Письменное задание A :: Проверьте, согласуются ли с текстом о романе «Это я, Эдичка» три утверждения: (i) у автора текста была распечатка этой книги; (ii) по словам автора, книга начинается с указания на балконы отеля «Винслоу» в Москве; (iii) Эдичка понял, что в Америке рая нет. Для каждого ответьте «да» или «нет» и дословно приведите решающие слова текста.
Письменное задание B :: Продолжите текст о романе «Это я, Эдичка», начиная сразу после его последнего предложения.

Фрагмент документа ::
↓↓↓

Перечитал «Это я, Эдичка». Очень давно собирался. У меня и в распечатке была (Лимонов переиздавал все, кроме этой книги, я думал, боялся еще раз сесть, а тут про любовь с неграми, но потом прочел у собиравшейся экранизировать Валерии Гай Германики, что ему не нравился уже сам роман), и скачивал два раза даже. А потом — понятно, смерть, тяжело уже браться и читать.

Как «Мастер и Маргарита» и добрая часть классической русской прозы, книга начинается с геолокации, топографической привязки: будете, дескать, в Нью-Йорке на тех-то и тех-то улицах, взгляните на балконы отеля «Винслоу», я там сижу, загораю. Тут и больше намек — что сидит там архетип, и не зарастет народная тропа. Пройдем по ней и посмотрим.

Для начала — это действительно прекрасная проза: «беспризорные дети мира», «тихая просторная минута», «я солдат разбитого полка», маленькая девочка, «которая по возрасту была ближе к природе, к листьям и траве, чем к людям» — пусть кто-нибудь поспорит.

И совершенно классическая проза. Раньше я думал, что «Эдичкой» Лимонов дефлорировал пуританскую отечественную словесность, стал нашим Миллером, Буковски и Лоуренсом, когда о таких никто почти и не слышал (а походя Элиота, Введенского и китайские эпосы многие ли тогда, как он, цитировали?).

Еще можно подумать, что это романтизм — герой брошен любимой, мучается дико, хочет вернуть ее, умереть, ищет смерти, потерян, весь набор, «Вертер 2.0».

Тем более что и анархист этот герой, анархо-индивидуалист. Он не хочет работать, то есть — хочет получать деньги и местечко в мире за то, что он пишет, а еще ярко живет, что он вот такой цветок. И, очень умный, интуитивно, после харьковской шпаны и уголовщины, с кем он школу жизни экстерном проходил, он быстро понял, что в Америке нет рая ровно так же, как не было его и в СССР. «Я не виноват, что обоим государствам мой труд не нужен. Я делаю мою работу — где мои деньги? Оба государства пиздят, что они устроены справедливо, но где мои деньги?» Более того, государство многого ждет от тебя, требует, но ты от него ничего не жди, понял Эдичка, раздвинув свое понимание и претензии, и счет: «Естественно, они там использовали мою статью для своих целей, но это уж как водится, нас все используют для своих целей. И только мы, люди, не используем их, государства. Для чего они тогда нужны, неизвестно, государства, если они не только не служат людям, но идут против людей». В государствах рая вообще нет.

↑↑↑

Строки для пространственных рассуждений ::
↓↓↓

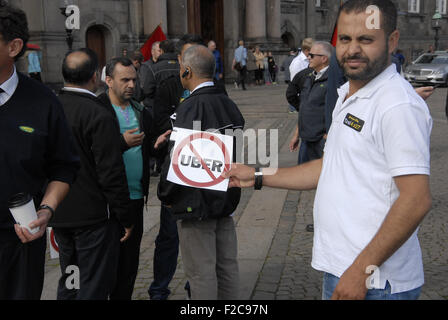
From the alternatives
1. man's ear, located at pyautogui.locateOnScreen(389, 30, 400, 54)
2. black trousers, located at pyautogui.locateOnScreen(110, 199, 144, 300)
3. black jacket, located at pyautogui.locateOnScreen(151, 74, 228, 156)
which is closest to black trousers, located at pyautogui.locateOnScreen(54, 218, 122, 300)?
black trousers, located at pyautogui.locateOnScreen(110, 199, 144, 300)

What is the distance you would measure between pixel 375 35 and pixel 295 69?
32.1 ft

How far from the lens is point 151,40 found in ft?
31.1

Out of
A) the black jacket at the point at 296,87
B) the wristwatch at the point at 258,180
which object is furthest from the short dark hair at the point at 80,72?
the black jacket at the point at 296,87

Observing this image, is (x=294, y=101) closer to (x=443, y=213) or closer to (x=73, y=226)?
(x=443, y=213)

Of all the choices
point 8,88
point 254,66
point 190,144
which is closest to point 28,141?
point 8,88

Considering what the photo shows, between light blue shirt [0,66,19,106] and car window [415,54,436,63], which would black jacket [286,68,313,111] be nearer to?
light blue shirt [0,66,19,106]

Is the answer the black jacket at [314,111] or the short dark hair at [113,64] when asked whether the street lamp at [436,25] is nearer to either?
the black jacket at [314,111]

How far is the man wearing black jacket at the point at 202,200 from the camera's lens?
10.5 feet

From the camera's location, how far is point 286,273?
4.61 meters

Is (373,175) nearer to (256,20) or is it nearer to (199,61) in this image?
(199,61)

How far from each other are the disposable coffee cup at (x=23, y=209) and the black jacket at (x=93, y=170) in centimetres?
102

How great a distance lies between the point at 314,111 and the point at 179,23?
1905 centimetres

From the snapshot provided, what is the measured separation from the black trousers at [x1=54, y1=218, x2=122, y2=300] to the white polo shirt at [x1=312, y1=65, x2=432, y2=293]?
160 cm
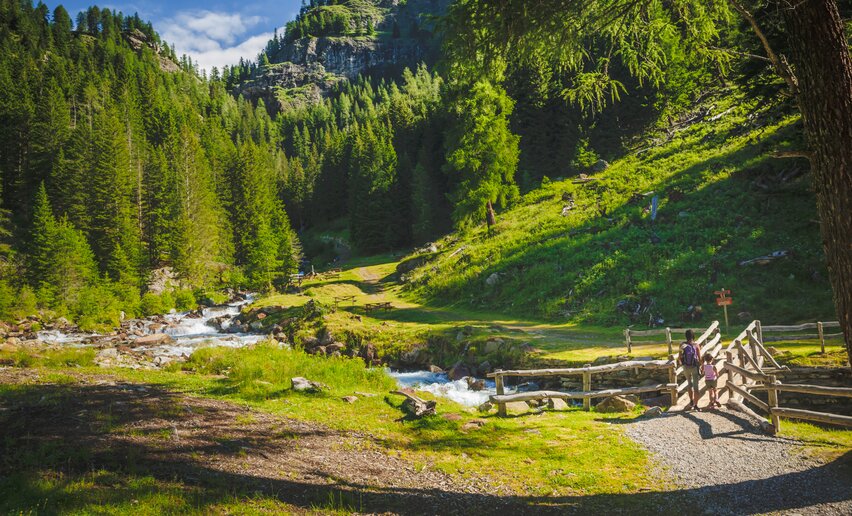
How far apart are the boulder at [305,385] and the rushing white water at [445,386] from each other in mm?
4254

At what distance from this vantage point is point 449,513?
6.69 meters

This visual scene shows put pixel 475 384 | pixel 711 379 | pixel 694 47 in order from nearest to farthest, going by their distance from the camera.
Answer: pixel 694 47, pixel 711 379, pixel 475 384

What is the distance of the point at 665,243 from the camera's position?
29.4 metres

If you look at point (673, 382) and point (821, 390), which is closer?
point (821, 390)

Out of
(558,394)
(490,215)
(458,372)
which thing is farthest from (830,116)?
(490,215)

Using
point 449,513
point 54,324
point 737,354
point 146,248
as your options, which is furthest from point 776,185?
point 146,248

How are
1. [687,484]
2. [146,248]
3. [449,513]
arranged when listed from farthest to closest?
[146,248], [687,484], [449,513]

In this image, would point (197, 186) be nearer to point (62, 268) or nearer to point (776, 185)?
point (62, 268)

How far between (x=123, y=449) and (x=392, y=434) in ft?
16.7

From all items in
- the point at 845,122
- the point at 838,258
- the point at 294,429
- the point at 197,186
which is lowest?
the point at 294,429

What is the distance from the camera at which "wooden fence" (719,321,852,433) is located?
9.59 m

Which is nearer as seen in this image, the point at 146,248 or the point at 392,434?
the point at 392,434

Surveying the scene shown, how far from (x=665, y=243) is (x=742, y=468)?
23639mm

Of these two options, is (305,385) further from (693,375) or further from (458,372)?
(693,375)
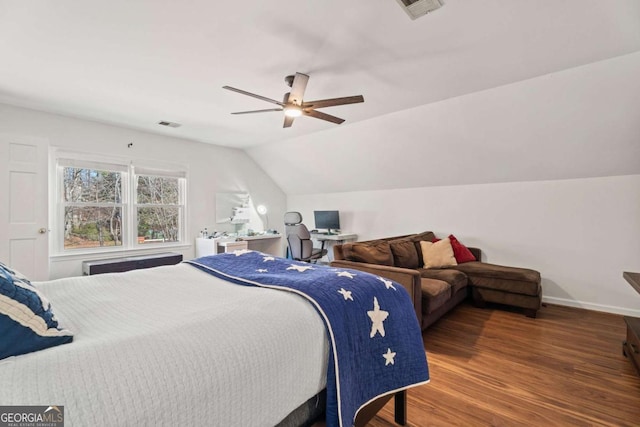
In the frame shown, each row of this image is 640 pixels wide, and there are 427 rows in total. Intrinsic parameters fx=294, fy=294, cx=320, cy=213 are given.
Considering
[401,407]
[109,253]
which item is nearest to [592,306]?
[401,407]

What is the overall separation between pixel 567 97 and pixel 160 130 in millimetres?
5274

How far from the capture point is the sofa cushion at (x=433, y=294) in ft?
9.25

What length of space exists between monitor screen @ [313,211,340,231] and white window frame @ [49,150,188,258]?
8.16ft

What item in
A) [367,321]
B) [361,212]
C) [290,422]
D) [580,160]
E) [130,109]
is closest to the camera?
[290,422]

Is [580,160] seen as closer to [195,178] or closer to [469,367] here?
[469,367]

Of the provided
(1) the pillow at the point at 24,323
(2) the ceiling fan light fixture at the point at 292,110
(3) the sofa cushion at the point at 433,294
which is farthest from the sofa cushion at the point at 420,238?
(1) the pillow at the point at 24,323

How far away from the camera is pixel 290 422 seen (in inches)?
43.1

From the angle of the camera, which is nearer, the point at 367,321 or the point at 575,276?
the point at 367,321

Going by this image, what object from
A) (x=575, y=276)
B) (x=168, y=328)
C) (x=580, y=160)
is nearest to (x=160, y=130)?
→ (x=168, y=328)

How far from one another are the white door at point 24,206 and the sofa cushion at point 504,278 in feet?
16.9

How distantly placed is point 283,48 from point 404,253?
8.93 ft

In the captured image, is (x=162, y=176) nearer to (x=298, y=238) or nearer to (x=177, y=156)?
(x=177, y=156)

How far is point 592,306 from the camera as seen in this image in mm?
3586

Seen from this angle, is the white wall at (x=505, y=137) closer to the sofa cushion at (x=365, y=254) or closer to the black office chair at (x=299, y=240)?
the black office chair at (x=299, y=240)
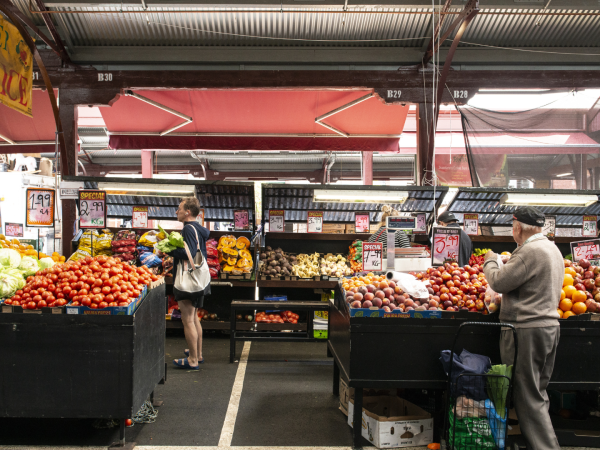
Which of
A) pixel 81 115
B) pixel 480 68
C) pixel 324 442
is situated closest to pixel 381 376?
pixel 324 442

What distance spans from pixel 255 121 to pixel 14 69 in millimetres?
4128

↑↑↑

Результат задания A ::
(i) Да: «У меня и в распечатке была».
(ii) Нет: «будете, дескать, в Нью-Йорке на тех-то и тех-то улицах, взгляните на балконы отеля «Винслоу»».
(iii) Да: «он быстро понял, что в Америке нет рая ровно так же, как не было его и в СССР».

Результат задания B ::
Но если он и мечтает время от времени, в духе любимого Лотреамона, расстрелять всех, то на порядок больше он мечтает — о любви. Конечно, с Еленой. Даже бросившей его, изменяющей ему (у не помню кого давно еще прочел замечательное — кому не приходилось рыдать над колготками бывшей любимой в нью-йоркской ванной?), использующей его, которую он Настасьей Филипповной называет. И это — ключевое, намек. Как и словечки, прорывающиеся у «молодого негодяя» (застыдили бы друганы, как и за то, что не зарезал изменницу), вроде «помилуйте» и «увольте».

Французское издание

Как бы он не выпендривался (что он обожает и не скрывает — «люблю, когда смотрят») в своих хиппи-глэм-панк нарядах или вовсе голышом, Лимонов тут — настоящий классик и гуманист. Совсем в духе нашей самой классической классики.

Он заботится обо всех и никого не бросает. Он, как учили родители, не осудит и пожалеет: «Не говори, Эдичка, людям в глаза об их слабостях, жалей их, не обижай. У кого есть слабость, тот уже обижен!» Он всю ночь таскается за самым жалким, нищим и всеми дружками посылаемым негром Джонни (Лимонов всегда на много шагов впереди был — уже тогда для него black lives mattered). «Во мне было какое-то упрямство любви и всепрощения. Я думал: «Конечно, он подонок, шестерка, хуже и меньше его даже здесь нет никого, все его гонят, и очевидно, он выпрашивает монеты, но даже он стесняется меня, делает вид, что со мной не знаком, что я со стороны, а он, Джонни, — сам по себе. Тем не менее, я должен быть здесь и ждать его, грязь последнюю с нью-йоркских тротуаров, я должен быть с ним»».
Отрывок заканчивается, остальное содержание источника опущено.